Re: More on identifiers
Date: Sun, 7 Jun 2009 07:04:44 -0700 (PDT)
Message-ID: <3f0907eb-8de1-44d0-a3a2-59bcd5e09373_at_h2g2000yqg.googlegroups.com>
On Jun 5, 5:52 am, David BL <davi..._at_iinet.net.au> wrote:
> Informally I think of abstract identifiers as "internal glue" within a
> relational database. A bit more formally, they are characterised as
> identifiers that could be mapped bijectively to different values
> throughout the database without changing the recorded information.
> One would therefore hope that they aren't visible to end users.
>
> I have wondered for some time whether abstract identifiers are only
> needed within the confines of a flat relational model. The following
> hypothetical example is meant to cast some light on this question.
> I'm hoping you'll see the underlying matters of principle and see how
> it raises some interesting questions and ideas:
>
> Let a cardboard box of items land on your desk and your task is to
> record information about the items in a database. In theory each item
> is uniquely identified by its (x,y,z) position at any given epoch.
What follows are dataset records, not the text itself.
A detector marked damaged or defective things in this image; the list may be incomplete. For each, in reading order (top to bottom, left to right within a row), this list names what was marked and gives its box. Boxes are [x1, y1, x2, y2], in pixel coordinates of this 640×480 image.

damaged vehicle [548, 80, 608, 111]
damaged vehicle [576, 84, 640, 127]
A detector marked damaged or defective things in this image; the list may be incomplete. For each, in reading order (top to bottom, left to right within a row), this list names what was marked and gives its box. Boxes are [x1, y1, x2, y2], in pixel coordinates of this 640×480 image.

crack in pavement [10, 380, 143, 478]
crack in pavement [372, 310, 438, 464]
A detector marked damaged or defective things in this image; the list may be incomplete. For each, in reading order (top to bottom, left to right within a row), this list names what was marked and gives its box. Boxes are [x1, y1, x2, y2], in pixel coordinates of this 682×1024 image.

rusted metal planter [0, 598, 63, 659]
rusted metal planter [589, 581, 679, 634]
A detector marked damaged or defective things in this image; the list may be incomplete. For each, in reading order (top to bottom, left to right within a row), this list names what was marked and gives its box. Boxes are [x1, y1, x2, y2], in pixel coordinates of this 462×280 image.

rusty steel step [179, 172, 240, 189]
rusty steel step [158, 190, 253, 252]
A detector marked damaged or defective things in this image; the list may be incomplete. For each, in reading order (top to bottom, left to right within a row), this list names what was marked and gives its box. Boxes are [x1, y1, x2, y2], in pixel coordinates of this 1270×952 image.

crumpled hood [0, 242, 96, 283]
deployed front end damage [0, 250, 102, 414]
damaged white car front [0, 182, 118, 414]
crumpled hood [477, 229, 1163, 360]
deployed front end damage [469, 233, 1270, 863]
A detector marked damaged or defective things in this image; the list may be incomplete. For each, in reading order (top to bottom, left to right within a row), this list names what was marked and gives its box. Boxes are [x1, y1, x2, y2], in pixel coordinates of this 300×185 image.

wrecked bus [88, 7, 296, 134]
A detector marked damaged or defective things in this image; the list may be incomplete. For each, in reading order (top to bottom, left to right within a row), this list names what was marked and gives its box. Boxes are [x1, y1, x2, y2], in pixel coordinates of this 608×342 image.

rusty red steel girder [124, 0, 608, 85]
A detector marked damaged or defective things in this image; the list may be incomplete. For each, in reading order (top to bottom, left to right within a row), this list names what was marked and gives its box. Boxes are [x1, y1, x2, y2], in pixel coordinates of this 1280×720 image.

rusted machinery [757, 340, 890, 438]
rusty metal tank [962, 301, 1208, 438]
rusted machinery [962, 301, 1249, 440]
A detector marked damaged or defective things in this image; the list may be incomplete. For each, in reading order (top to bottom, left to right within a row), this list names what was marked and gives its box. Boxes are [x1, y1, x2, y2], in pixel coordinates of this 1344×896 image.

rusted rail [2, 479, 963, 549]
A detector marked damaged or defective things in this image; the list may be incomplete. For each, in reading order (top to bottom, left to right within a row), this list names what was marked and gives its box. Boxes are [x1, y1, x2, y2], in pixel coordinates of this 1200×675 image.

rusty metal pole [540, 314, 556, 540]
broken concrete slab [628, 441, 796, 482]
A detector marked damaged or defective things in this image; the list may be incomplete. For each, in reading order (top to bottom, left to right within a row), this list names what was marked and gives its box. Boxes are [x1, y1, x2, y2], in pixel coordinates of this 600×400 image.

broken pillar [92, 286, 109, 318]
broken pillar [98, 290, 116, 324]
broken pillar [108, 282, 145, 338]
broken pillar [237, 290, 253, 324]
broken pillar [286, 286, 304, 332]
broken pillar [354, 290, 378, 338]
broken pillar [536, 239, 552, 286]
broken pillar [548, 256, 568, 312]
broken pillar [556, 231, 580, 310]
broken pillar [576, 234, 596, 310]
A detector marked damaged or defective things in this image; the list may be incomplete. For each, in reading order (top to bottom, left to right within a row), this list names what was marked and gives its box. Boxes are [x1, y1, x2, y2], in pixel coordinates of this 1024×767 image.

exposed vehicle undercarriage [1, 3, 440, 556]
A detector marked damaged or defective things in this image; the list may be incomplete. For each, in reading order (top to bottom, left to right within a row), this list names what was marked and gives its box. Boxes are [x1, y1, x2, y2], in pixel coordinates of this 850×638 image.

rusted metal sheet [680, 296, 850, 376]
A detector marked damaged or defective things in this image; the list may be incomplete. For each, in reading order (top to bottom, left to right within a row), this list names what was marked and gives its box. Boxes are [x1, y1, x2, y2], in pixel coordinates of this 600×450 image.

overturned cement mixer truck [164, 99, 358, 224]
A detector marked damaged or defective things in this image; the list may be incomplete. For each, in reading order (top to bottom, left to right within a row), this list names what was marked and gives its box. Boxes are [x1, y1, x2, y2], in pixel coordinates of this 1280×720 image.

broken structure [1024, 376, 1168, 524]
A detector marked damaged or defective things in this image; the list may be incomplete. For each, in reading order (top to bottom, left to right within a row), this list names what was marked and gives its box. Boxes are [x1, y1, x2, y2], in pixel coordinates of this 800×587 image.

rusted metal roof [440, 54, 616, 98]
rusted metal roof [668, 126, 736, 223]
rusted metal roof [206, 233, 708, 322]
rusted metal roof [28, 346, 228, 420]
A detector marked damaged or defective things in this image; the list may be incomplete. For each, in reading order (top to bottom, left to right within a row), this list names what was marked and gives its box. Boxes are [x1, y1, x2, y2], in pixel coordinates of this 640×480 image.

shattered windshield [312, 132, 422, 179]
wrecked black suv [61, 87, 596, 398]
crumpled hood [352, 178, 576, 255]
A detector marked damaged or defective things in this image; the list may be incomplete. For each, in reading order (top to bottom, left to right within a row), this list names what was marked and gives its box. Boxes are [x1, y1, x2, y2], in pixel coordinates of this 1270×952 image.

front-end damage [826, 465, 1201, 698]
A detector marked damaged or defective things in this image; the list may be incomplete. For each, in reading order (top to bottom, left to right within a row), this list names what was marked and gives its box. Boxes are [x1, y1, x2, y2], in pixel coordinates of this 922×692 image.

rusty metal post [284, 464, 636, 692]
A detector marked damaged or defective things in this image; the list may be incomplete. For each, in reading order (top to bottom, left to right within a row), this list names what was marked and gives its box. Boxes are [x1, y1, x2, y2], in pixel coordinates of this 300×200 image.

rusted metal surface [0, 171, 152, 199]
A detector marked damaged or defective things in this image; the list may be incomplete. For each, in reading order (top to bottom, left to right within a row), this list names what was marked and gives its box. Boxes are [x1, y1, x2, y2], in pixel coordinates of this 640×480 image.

> However, the idea is that the items are mixed up in the box and their
> positions are irrelevant to the information that needs to be recorded.
>
> The items are not labelled. The idea is to uniquely identify them
> (only) by their observable properties. This is indeed assumed to be
> an important integrity constraint to be enforced by the DBMS. Note as
> well that it would be upsetting (and potentially very costly or
> impractical) if the database system forces items to be labelled when
> there shouldn't be a need to.
>
> However the problem is that's it's very difficult to shoehorn all
> these properties into a single relation in order to form a natural
> primary key. For example only the items that are spherical have a
> radius attribute. Only the items that are uniform in colour have a
> single colour attribute. There may not even be a single attribute to
> be recorded that is shared by all the items! However, the items can
> be classified in many different (and overlapping) ways.
>
> This is exactly what the RM is really good at, because information
> about a single item can be spread across many different relations,
> providing enormous flexibility. For example, the following relations
> could be used:
>
> wood(I) :- item I is made of wood
> key = {I}
>
> sphere(I,R) :- item I is a sphere with radius R
> key = {I}
>
> alloy(I,M,F) :- item I is made of an alloy with
> fraction F of metal M
> key = {I,M}
>
> In these relations the attribute named 'I' is an abstract identifier.
>
> It seems that abstract identifiers are needed in order to utilise
> multiple relations that avoid NULLs. They serve as the glue that ties
> things together. In fact every such relation will use an abstract
> identifier within its primary key.
>
> In a complicated scenario there could be dozens of these relations.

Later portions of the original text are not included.